Un nuovo disco dei Jennifer Gentle?
È sicuramente in arrivo, non chiedermi quando ma è sempre in arrivo qualcosa in quanto cerco di vivere la mia libertà creativa. Non ho mai avuto un contratto e non l’ho mai voluto tantomeno quando ero con la Sub Pop. Non ho mai avuto nessuno che mi punzecchiasse a fare entro certe scadenze.
Sei un autore di colonne sonore e ami molto il cinema soprattutto italiano. Ultimamente sono emersi molti compositori, Hans Zimmer, Jonny Greenwood, Trent Reznor e Atticus Ros… e molti altri, c’è qualcuno di loro che ti piace particolarmente?
Non seguo, se inciampo o incappo in qualcosa che mi piace è sempre un’estasi per me ma non sono uno di quelli che va in cerca. Hai parlato di Greenwood, lui è emerso come compositore per il cinema solo negli ultimi anni. E’ una persona con un background musicale che non è all’ordine del giorno. Un musicista che suona in una band pop-rock di estremo successo però studia Penderecki e la dodecafonica. Trovo che quel tipo di complessità, completezza o almeno di vastità di vedute aiuti molto. Per riagganciarmi al discorso di prima vedo che invece in Italia sono riusciti a trasformare la musica in un lavoro e quindi in una stronzata. Mi spiego, non vuol dire che non si può creare un indotto, però è diventato un lavoro d’ufficio. Poi ci sono le eccezioni, io ho lavorato con un sacco di giovani band che fanno musica col cuore. Ti posso anche fare dei nomi: Mizula una band di Perugia, gli Animaux Formidables di Torino. Sono nomi di band che nessuno sicuramente conosce.
Nel 2022 avete ricominciato a suonare dal vivo con tante date, ti è mancata la dimensione live in questi ultimi anni?

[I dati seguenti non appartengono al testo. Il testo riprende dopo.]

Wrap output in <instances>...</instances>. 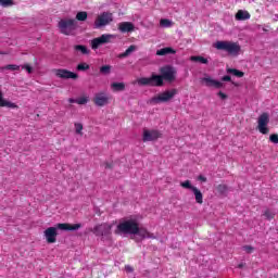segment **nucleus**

Mi è mancata molto ovviamente, abbiamo fatto di tutto per poter riprendere a suonare. Stiamo avendo una buona media mensile di date considerato che siamo fermi da anni senza niente di nuovo fuori. E’ una cosa sulla quale mi sono molto impuntato, poter esistere nonostante non ci fosse una grande attività sui social, anzi non c’è stata affatto e nessun disco nuovo. Questa è un’altra cosa da cui mi chiamo fuori: l’obbligo di esserci per esistere. C’è casomai l’obbligo di esistere per esserci.
Credo che oggi soprattutto i giovani musicisti sentano molto la pressione di questo obbligo, la vivono sulla loro pelle. C’è questa mania di pubblicare continuamente singoli.
Questa cosa in realtà esisteva anche prima dei social, storicamente si faceva anche negli anni ’50 e ’60. Però aveva una qualità, mentre adesso non mi sento di far parte di questa catena di montaggio che è veramente insensata perchè nella maggior parte dei casi non muove soldi, cioè non smuove particolarmente l’economia. Nei casi in cui muove l’economia, proprio perchè ci sono soldi che girano io mi augurerei di vedere un po’ più di sfida e di menefreghismo, non lavoro d’ufficio. La gente si assicura il sostentamento minimo base attraverso un lavoro che fino a qualche tempo fa non rendeva assolutamente niente. Adesso è diventato tutto una sorta di Sanremo prêt-à–porter, se mi sento libero è proprio perchè non ne faccio parte.
Sono curiosa, cosa farete a Firenze, ci saranno pezzi nuovi?
Abbiamo scarnificato molto il corpo dei Jennifer in termini di arrangiamenti, siamo tornati all’essenziale, cosa che secondo me manca totalmente in questo periodo in cui c’è molta sartoria ma c’è poca ciccia sotto i vestiti. Nel bene e nel male il nostro intendo è tornare all’essenza del fare musica, dello stare su un palco a mettersi in scena, divertirsi e dimenticare tutto e tutti per quell’ora e un quarto. Abbiamo scelto dei brani che potessero stare in piedi egregiamente con questo nuovo assetto minimale e aggressivo. C’è uno spirito ridanciano, festivo e sporco, diciamo. Per le date che abbiamo fatto fin’ora ti posso dire che la gente ha reagito in una maniera inedita, c’è fame e sete di musica.